▶ [What this task involves] Your answer should be an exact copy of the data.

Collected data:
○ ○ ○ ○ ○
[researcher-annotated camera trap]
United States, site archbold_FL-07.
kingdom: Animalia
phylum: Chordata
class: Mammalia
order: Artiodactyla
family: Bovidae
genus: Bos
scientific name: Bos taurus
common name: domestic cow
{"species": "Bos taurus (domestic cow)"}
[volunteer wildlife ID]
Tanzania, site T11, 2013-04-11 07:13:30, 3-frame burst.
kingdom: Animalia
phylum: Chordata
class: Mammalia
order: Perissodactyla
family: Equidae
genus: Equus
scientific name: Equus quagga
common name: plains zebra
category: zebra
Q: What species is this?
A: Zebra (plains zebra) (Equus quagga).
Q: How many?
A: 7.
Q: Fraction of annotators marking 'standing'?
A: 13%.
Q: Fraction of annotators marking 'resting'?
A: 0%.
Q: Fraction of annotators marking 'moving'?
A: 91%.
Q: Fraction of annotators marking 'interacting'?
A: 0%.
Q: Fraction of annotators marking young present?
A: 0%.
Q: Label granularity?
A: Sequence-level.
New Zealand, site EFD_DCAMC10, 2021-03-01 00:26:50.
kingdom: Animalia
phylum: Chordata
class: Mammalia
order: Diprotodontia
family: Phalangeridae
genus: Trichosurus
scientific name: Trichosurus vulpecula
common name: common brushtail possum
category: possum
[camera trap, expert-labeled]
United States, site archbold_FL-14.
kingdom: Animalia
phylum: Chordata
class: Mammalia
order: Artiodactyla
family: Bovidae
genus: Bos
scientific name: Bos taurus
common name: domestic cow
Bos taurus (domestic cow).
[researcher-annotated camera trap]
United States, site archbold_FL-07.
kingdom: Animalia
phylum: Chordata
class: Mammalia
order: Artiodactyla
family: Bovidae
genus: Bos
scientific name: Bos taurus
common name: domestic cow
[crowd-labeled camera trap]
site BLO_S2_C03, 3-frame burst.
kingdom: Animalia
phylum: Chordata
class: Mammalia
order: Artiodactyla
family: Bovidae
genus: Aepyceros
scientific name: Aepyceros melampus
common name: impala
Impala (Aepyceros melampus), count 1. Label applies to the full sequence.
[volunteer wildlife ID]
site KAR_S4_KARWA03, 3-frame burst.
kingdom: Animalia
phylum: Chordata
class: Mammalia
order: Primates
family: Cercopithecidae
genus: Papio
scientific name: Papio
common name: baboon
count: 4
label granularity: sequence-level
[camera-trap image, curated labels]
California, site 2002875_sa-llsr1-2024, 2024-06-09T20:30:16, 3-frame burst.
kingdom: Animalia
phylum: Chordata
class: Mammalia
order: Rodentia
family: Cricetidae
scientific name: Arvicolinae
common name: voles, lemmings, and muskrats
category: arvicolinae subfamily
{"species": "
○ ○ ○ ○ ○
▶ [Answer to this task]
[researcher-annotated camera trap]
United States, site archbold_FL-07.
kingdom: Animalia
phylum: Chordata
class: Mammalia
order: Artiodactyla
family: Bovidae
genus: Bos
scientific name: Bos taurus
common name: domestic cow
{"species": "Bos taurus (domestic cow)"}
[volunteer wildlife ID]
Tanzania, site T11, 2013-04-11 07:13:30, 3-frame burst.
kingdom: Animalia
phylum: Chordata
class: Mammalia
order: Perissodactyla
family: Equidae
genus: Equus
scientific name: Equus quagga
common name: plains zebra
category: zebra
Q: What species is this?
A: Zebra (plains zebra) (Equus quagga).
Q: How many?
A: 7.
Q: Fraction of annotators marking 'standing'?
A: 13%.
Q: Fraction of annotators marking 'resting'?
A: 0%.
Q: Fraction of annotators marking 'moving'?
A: 91%.
Q: Fraction of annotators marking 'interacting'?
A: 0%.
Q: Fraction of annotators marking young present?
A: 0%.
Q: Label granularity?
A: Sequence-level.
New Zealand, site EFD_DCAMC10, 2021-03-01 00:26:50.
kingdom: Animalia
phylum: Chordata
class: Mammalia
order: Diprotodontia
family: Phalangeridae
genus: Trichosurus
scientific name: Trichosurus vulpecula
common name: common brushtail possum
category: possum
[camera trap, expert-labeled]
United States, site archbold_FL-14.
kingdom: Animalia
phylum: Chordata
class: Mammalia
order: Artiodactyla
family: Bovidae
genus: Bos
scientific name: Bos taurus
common name: domestic cow
Bos taurus (domestic cow).
[researcher-annotated camera trap]
United States, site archbold_FL-07.
kingdom: Animalia
phylum: Chordata
class: Mammalia
order: Artiodactyla
family: Bovidae
genus: Bos
scientific name: Bos taurus
common name: domestic cow
[crowd-labeled camera trap]
site BLO_S2_C03, 3-frame burst.
kingdom: Animalia
phylum: Chordata
class: Mammalia
order: Artiodactyla
family: Bovidae
genus: Aepyceros
scientific name: Aepyceros melampus
common name: impala
Impala (Aepyceros melampus), count 1. Label applies to the full sequence.
[volunteer wildlife ID]
site KAR_S4_KARWA03, 3-frame burst.
kingdom: Animalia
phylum: Chordata
class: Mammalia
order: Primates
family: Cercopithecidae
genus: Papio
scientific name: Papio
common name: baboon
count: 4
label granularity: sequence-level
[camera-trap image, curated labels]
California, site 2002875_sa-llsr1-2024, 2024-06-09T20:30:16, 3-frame burst.
kingdom: Animalia
phylum: Chordata
class: Mammalia
order: Rodentia
family: Cricetidae
scientific name: Arvicolinae
common name: voles, lemmings, and muskrats
category: arvicolinae subfamily
{"species": "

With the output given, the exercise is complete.